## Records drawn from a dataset
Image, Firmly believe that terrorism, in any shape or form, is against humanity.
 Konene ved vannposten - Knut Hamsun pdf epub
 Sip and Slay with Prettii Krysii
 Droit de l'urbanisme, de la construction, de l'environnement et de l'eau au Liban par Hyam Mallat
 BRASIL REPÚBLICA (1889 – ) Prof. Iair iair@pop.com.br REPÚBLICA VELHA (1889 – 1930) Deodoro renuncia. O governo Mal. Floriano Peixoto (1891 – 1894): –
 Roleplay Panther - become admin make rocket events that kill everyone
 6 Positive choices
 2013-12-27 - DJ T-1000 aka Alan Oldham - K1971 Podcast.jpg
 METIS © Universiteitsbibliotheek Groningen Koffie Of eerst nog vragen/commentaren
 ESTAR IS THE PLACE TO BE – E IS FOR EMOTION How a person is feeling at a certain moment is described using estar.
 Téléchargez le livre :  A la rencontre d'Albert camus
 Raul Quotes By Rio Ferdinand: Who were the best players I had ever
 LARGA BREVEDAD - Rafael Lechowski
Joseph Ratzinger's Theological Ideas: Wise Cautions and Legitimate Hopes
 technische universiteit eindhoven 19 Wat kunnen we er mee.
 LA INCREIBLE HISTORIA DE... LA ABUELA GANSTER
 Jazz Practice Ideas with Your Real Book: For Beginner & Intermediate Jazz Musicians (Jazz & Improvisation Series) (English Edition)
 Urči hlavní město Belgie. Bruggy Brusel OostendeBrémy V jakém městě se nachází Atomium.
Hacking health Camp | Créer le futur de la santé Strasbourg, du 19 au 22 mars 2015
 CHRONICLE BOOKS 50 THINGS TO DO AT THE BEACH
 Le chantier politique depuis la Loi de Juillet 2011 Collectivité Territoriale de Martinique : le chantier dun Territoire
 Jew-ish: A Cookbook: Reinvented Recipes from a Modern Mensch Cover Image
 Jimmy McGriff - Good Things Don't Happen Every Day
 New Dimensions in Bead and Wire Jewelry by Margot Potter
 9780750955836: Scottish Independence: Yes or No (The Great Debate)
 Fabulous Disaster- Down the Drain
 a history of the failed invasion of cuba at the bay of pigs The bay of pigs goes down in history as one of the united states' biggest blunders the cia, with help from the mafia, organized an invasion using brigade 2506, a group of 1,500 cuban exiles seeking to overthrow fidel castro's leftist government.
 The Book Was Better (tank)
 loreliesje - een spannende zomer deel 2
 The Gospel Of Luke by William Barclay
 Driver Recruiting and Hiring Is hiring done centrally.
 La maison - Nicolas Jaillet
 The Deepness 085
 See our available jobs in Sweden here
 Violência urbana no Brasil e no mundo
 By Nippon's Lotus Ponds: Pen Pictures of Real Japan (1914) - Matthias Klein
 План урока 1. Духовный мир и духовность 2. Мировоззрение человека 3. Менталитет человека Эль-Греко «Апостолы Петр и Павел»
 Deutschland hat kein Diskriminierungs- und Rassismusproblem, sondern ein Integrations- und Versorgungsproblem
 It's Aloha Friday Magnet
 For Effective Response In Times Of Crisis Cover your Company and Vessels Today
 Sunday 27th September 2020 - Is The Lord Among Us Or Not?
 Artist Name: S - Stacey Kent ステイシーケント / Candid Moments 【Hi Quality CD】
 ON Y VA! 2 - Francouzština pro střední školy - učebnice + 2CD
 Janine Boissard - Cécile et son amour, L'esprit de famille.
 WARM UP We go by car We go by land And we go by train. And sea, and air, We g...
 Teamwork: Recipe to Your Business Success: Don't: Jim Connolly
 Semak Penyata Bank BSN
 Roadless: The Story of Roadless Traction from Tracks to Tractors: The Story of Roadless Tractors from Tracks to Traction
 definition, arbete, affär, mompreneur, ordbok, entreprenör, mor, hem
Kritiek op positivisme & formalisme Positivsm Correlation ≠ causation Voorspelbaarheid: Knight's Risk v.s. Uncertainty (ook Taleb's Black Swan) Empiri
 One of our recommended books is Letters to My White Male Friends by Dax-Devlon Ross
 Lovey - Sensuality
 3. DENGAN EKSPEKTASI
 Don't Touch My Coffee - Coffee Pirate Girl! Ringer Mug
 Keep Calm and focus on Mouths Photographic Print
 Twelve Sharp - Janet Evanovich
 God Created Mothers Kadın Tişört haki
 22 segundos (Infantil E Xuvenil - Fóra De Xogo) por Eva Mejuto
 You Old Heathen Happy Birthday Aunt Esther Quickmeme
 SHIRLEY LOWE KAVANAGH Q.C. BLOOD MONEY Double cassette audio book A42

## EXERCISE
Once you have read the entries, write them out again without altering a single character.

## RESULT FOR THIS EXERCISE
Image, Firmly believe that terrorism, in any shape or form, is against humanity.
 Konene ved vannposten - Knut Hamsun pdf epub
 Sip and Slay with Prettii Krysii
 Droit de l'urbanisme, de la construction, de l'environnement et de l'eau au Liban par Hyam Mallat
 BRASIL REPÚBLICA (1889 – ) Prof. Iair iair@pop.com.br REPÚBLICA VELHA (1889 – 1930) Deodoro renuncia. O governo Mal. Floriano Peixoto (1891 – 1894): –
 Roleplay Panther - become admin make rocket events that kill everyone
 6 Positive choices
 2013-12-27 - DJ T-1000 aka Alan Oldham - K1971 Podcast.jpg
 METIS © Universiteitsbibliotheek Groningen Koffie Of eerst nog vragen/commentaren
 ESTAR IS THE PLACE TO BE – E IS FOR EMOTION How a person is feeling at a certain moment is described using estar.
 Téléchargez le livre :  A la rencontre d'Albert camus
 Raul Quotes By Rio Ferdinand: Who were the best players I had ever
 LARGA BREVEDAD - Rafael Lechowski
Joseph Ratzinger's Theological Ideas: Wise Cautions and Legitimate Hopes
 technische universiteit eindhoven 19 Wat kunnen we er mee.
 LA INCREIBLE HISTORIA DE... LA ABUELA GANSTER
 Jazz Practice Ideas with Your Real Book: For Beginner & Intermediate Jazz Musicians (Jazz & Improvisation Series) (English Edition)
 Urči hlavní město Belgie. Bruggy Brusel OostendeBrémy V jakém městě se nachází Atomium.
Hacking health Camp | Créer le futur de la santé Strasbourg, du 19 au 22 mars 2015
 CHRONICLE BOOKS 50 THINGS TO DO AT THE BEACH
 Le chantier politique depuis la Loi de Juillet 2011 Collectivité Territoriale de Martinique : le chantier dun Territoire
 Jew-ish: A Cookbook: Reinvented Recipes from a Modern Mensch Cover Image
 Jimmy McGriff - Good Things Don't Happen Every Day
 New Dimensions in Bead and Wire Jewelry by Margot Potter
 9780750955836: Scottish Independence: Yes or No (The Great Debate)
 Fabulous Disaster- Down the Drain
 a history of the failed invasion of cuba at the bay of pigs The bay of pigs goes down in history as one of the united states' biggest blunders the cia, with help from the mafia, organized an invasion using brigade 2506, a group of 1,500 cuban exiles seeking to overthrow fidel castro's leftist government.
 The Book Was Better (tank)
 loreliesje - een spannende zomer deel 2
 The Gospel Of Luke by William Barclay
 Driver Recruiting and Hiring Is hiring done centrally.
 La maison - Nicolas Jaillet
 The Deepness 085
 See our available jobs in Sweden here
 Violência urbana no Brasil e no mundo
 By Nippon's Lotus Ponds: Pen Pictures of Real Japan (1914) - Matthias Klein
 План урока 1. Духовный мир и духовность 2. Мировоззрение человека 3. Менталитет человека Эль-Греко «Апостолы Петр и Павел»
 Deutschland hat kein Diskriminierungs- und Rassismusproblem, sondern ein Integrations- und Versorgungsproblem
 It's Aloha Friday Magnet
 For Effective Response In Times Of Crisis Cover your Company and Vessels Today
 Sunday 27th September 2020 - Is The Lord Among Us Or Not?
 Artist Name: S - Stacey Kent ステイシーケント / Candid Moments 【Hi Quality CD】
 ON Y VA! 2 - Francouzština pro střední školy - učebnice + 2CD
 Janine Boissard - Cécile et son amour, L'esprit de famille.
 WARM UP We go by car We go by land And we go by train. And sea, and air, We g...
 Teamwork: Recipe to Your Business Success: Don't: Jim Connolly
 Semak Penyata Bank BSN
 Roadless: The Story of Roadless Traction from Tracks to Tractors: The Story of Roadless Tractors from Tracks to Traction
 definition, arbete, affär, mompreneur, ordbok, entreprenör, mor, hem
Kritiek op positivisme & formalisme Positivsm Correlation ≠ causation Voorspelbaarheid: Knight's Risk v.s. Uncertainty (ook Taleb's Black Swan) Empiri
 One of our recommended books is Letters to My White Male Friends by Dax-Devlon Ross
 Lovey - Sensuality
 3. DENGAN EKSPEKTASI
 Don't Touch My Coffee - Coffee Pirate Girl! Ringer Mug
 Keep Calm and focus on Mouths Photographic Print
 Twelve Sharp - Janet Evanovich
 God Created Mothers Kadın Tişört haki
 22 segundos (Infantil E Xuvenil - Fóra De Xogo) por Eva Mejuto
 You Old Heathen Happy Birthday Aunt Esther Quickmeme
 SHIRLEY LOWE KAVANAGH Q.C. BLOOD MONEY Double cassette audio book A42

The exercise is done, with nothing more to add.